The official statement from ICE's Dallas office was released on Monday, July 17, after the operation had moved to Oklahoma City and resulted in 81 additional arrests between Thursday and Saturday.
"Among the 127 individuals arrested in the Oklahoma operation, so far 100 have already been returned to Mexico," Carl Rusnok, director of communications for ICE's Central Region, noted in a statement for the press.
"The people targeted in this operation had 'their day in court' and were ordered deported by an immigration judge," the release added. "Those who remain at large are on notice: The days when you could ignore an immigration judge's order are over.
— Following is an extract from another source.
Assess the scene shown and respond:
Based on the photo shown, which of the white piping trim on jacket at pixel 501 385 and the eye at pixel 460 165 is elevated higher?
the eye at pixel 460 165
We are going to find you and send you home."
When contacted regarding the July 12 NewsChannel 8 article, Rushok told Cybercast News Service that he didn't know where the TV station had gotten its information, some of which he said was inaccurate.
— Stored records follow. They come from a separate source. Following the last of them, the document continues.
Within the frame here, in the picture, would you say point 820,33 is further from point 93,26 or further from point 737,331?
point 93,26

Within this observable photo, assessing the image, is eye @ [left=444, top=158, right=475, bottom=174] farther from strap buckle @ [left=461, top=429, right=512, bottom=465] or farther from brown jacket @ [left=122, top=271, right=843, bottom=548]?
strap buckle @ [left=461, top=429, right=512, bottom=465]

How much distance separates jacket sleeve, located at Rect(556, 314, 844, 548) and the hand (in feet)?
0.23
"These types of articles that are published prematurely -- especially when the station or the media organization knows that there is an ongoing operation -- can potentially compromise the entire operation," Rushok added.
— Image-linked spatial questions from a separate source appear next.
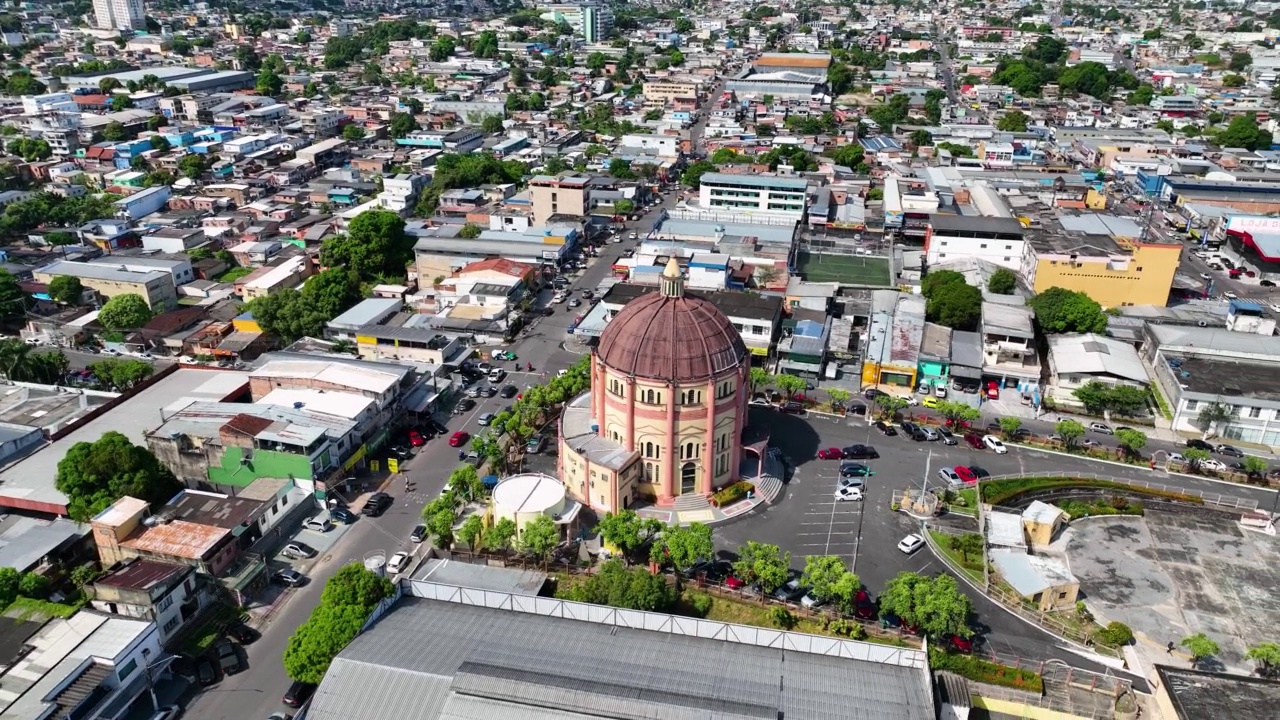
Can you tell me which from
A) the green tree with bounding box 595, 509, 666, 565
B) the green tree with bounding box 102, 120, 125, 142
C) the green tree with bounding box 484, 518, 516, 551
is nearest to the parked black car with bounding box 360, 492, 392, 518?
the green tree with bounding box 484, 518, 516, 551

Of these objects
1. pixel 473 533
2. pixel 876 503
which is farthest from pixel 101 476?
pixel 876 503

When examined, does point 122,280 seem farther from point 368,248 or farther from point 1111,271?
point 1111,271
Nevertheless, Rushok said that last week's effort "was not compromised, and ICE continued with the operation through Saturday as planned."
"When we do fugitive operations, we're not talking about doing it under the cloak of darkness or in total secrecy," ICE national spokesman Marc Raimondi told Cybercast News Service.
"It's nearly impossible to have a multi-day operation where somebody doesn't take notice and some media representative doesn't discuss that there are fugitive teams in the area," he noted, "but with that said, there's also unfortunately a very large number of fugitives, so if one person hears that and leaves, there's always 10 or 100 or 1,000 we can go after."
Sean McLaughlin, news director of KTUL, told Cybercast News Service that he wasn't concerned the report would interfere with the ICE operation.
"First of all, what they were doing was picking up people who had warrants and other things. So it's not like this was a random deal," McLaughlin said. "Secondly, I'm fairly certain most illegal immigrants who don't speak English and such aren't watching our newscast."
In addition, "the police didn't have any trouble with us reporting it," he said.
"Had they come to us and said, 'Listen, this is interfering with our investigation; we think this is going to prevent us getting people off the streets,' we might have made a different decision," McLaughlin added.
"It is something we thought about," McLaughlin said, but "it wasn't like these were murderers. This was an immigration sweep. I just don't feel like what we did hindered the investigation at all."
John Keeley, director of communications at the Center for Immigration Studies, said the media coverage of the illegal immigrant sweep is "potentially a big asset."
"It brings much-needed, long-overdue and unwanted attention on American businesses that are violating U.S. labor and immigration laws," he stated. "I'd like to see more light shined upon these lawbreakers because they've been getting a free pass from the government and to some extent from the American people, for a lot of years."
However, Michael DelGiorno, morning talk show host on KFAQ 1170 AM in Tulsa, said KTUL's decision to run the story "goes beyond bad judgment."
"Instead of getting stories right, they're all about being first, and they don't care whose lives they jeopardize," DelGiorno told Cybercast News Service. "And it's not like they have any excuse. They say right on the web story, 'We were supposed to hold this story until Friday, but Oklahoma NewsChannel 8 learned that ... .'
Regarding McLaughlin's statement that the operation was merely "an immigration sweep," DelGiorno noted that the story indicates the targets were "illegals with federal warrants."
"We're talking about felons, dangerous people, drug dealers, gang members," DelGiorno said. "How could he say he didn't know that? This is a desperate television station jeopardizing my family's safety for their ratings."